Ella le dirige una mirada penetrante. ¿Hay malas noticias sobre Touie? ¿Mamá está enferma?
– Es una pregunta general -añade él, intuyendo su alarma.
– No -responde ella-. Poco, en todo caso. Me preocupa la muerte de los demás. No la mía. En otro tiempo sí, pero cambias cuando eres madre. Creo en las enseñanzas de la Iglesia. De la mía. De nuestra Iglesia. La que tú y mamá abandonasteis. No tengo tiempo de creer en nada más.
– ¿Tienes miedo de la muerte?
Connie reflexiona. Teme la muerte de Willie -cuando se casó con él conocía la gravedad de su asma, sabía que siempre tendría una salud delicada-, o mejor dicho su ausencia y la pérdida de su compañía.

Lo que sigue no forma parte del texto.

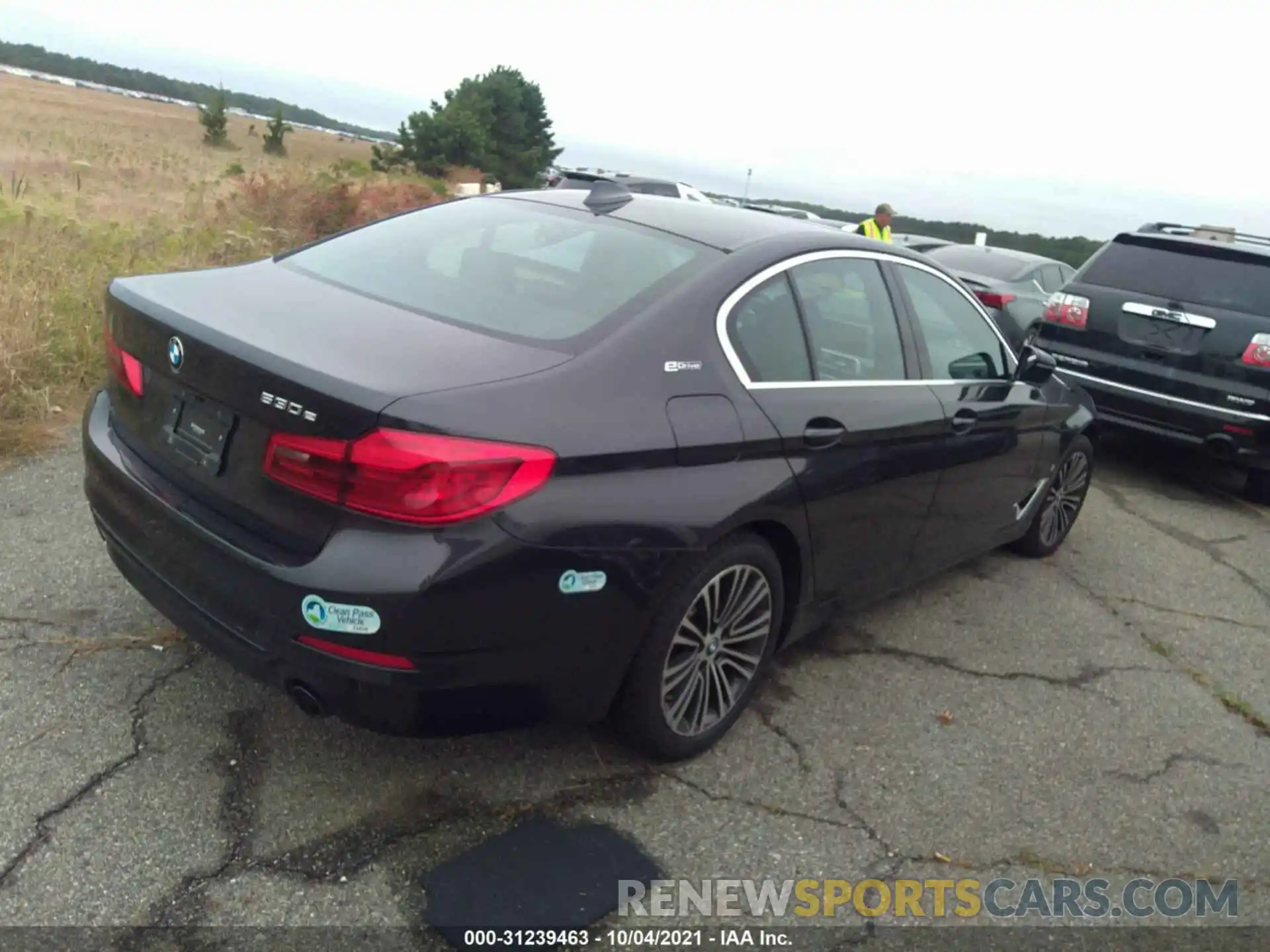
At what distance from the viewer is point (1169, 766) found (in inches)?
146

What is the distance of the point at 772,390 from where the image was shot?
10.6 ft

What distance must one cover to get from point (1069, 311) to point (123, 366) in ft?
21.0

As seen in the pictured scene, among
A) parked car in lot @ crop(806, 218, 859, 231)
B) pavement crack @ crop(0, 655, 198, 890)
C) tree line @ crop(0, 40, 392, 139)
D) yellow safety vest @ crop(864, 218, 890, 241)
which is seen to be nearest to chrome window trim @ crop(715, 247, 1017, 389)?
parked car in lot @ crop(806, 218, 859, 231)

– Me gusta poco la idea -contesta-. Pero cruzaré el puente cuando me llegue el turno. ¿A qué viene todo esto?
Arthur hace un breve movimiento de cabeza.
– ¿Entonces tu posición podría resumirse como la de esperar para ver?
– Supongo. ¿Por qué?
– Querida Connie…, qué inglesa es tu actitud ante la eternidad.

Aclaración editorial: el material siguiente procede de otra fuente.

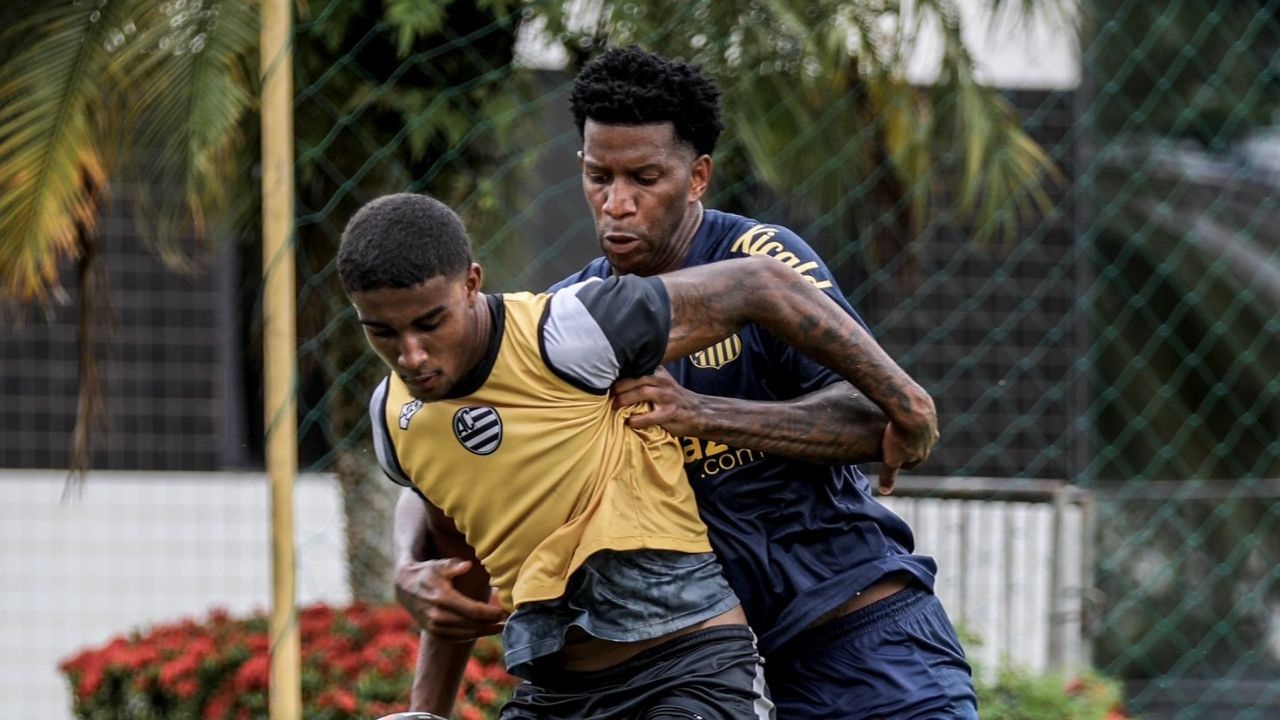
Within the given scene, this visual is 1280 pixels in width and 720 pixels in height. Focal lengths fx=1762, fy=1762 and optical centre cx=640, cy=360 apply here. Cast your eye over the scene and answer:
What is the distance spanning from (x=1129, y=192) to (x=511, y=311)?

– Un pensamiento muy extraño.
Connie sonríe, y no parece que quiera escabullirse. Aun así, Arthur no sabe muy bien por dónde empezar.
– Cuando de niño estuve en Stonyhurst, tenía un amigo, un tal Partridge. Era un poco más joven que yo. Un buen catcher de criquet. Le gustaba enredarme en argumentos teológicos. Escogía ejemplos de las doctrinas más ilógicas de la Iglesia y me pedía que las justificara.
– ¿Era ateo, entonces?
– En absoluto. Era un católico más acérrimo de lo que yo nunca he sido. Pero intentaba convencerme de las verdades de la Iglesia razonando en contra de ellas. La táctica resultó desacertada.

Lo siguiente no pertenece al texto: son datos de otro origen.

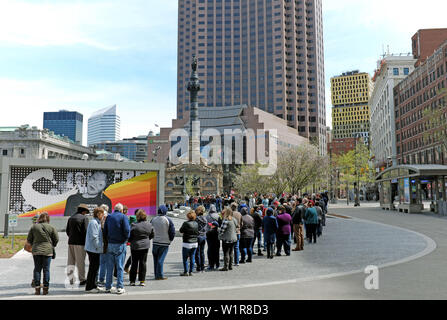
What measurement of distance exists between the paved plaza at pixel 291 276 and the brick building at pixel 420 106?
158 ft

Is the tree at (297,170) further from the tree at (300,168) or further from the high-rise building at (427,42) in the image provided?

– Qué habrá sido de Partridge.
Arthur sonríe.
– Da la casualidad de que es el segundo caricaturista del Punch.
Hace una pausa. No, tiene que ir al grano. Es su modo de ser, en definitiva.
– A mucha gente, a la mayoría, le aterra la muerte, Connie. No son como tú en este sentido. Pero sí lo son en sus actitudes inglesas. Esperar a ver qué pasa, cruzar el puente cuando te llegue el turno. Pero ¿por qué esto tendría que reducir el miedo? ¿Acaso la incertidumbre no debería aumentarlo? ¿Y qué sentido tiene la vida si no sabes lo que sucede después? ¿Cómo puedes comprender el comienzo si no sabes cuál es el final?
Connie se pregunta adonde quiere ir a parar Arthur. Adora a su hermano grandullón, generoso, bullanguero. Lo ve como un pragmático escocés con una veta de fuego imprevisto.
– Ya te he dicho que creo lo que mi Iglesia enseña -responde-. No veo otra alternativa. Aparte del ateísmo, que es pura vacuidad y tan deprimente que no se puede expresar, y conduce al socialismo.
– ¿Qué piensas del espiritismo?
Ella sabe que Arthur ha tenido escarceos desde hace años con esas prácticas. Hablan de ello o lo insinúan a sus espaldas.
– Supongo que desconfío, Arthur.
– ¿Por qué?
Espera que Connie no revele también que es una esnob.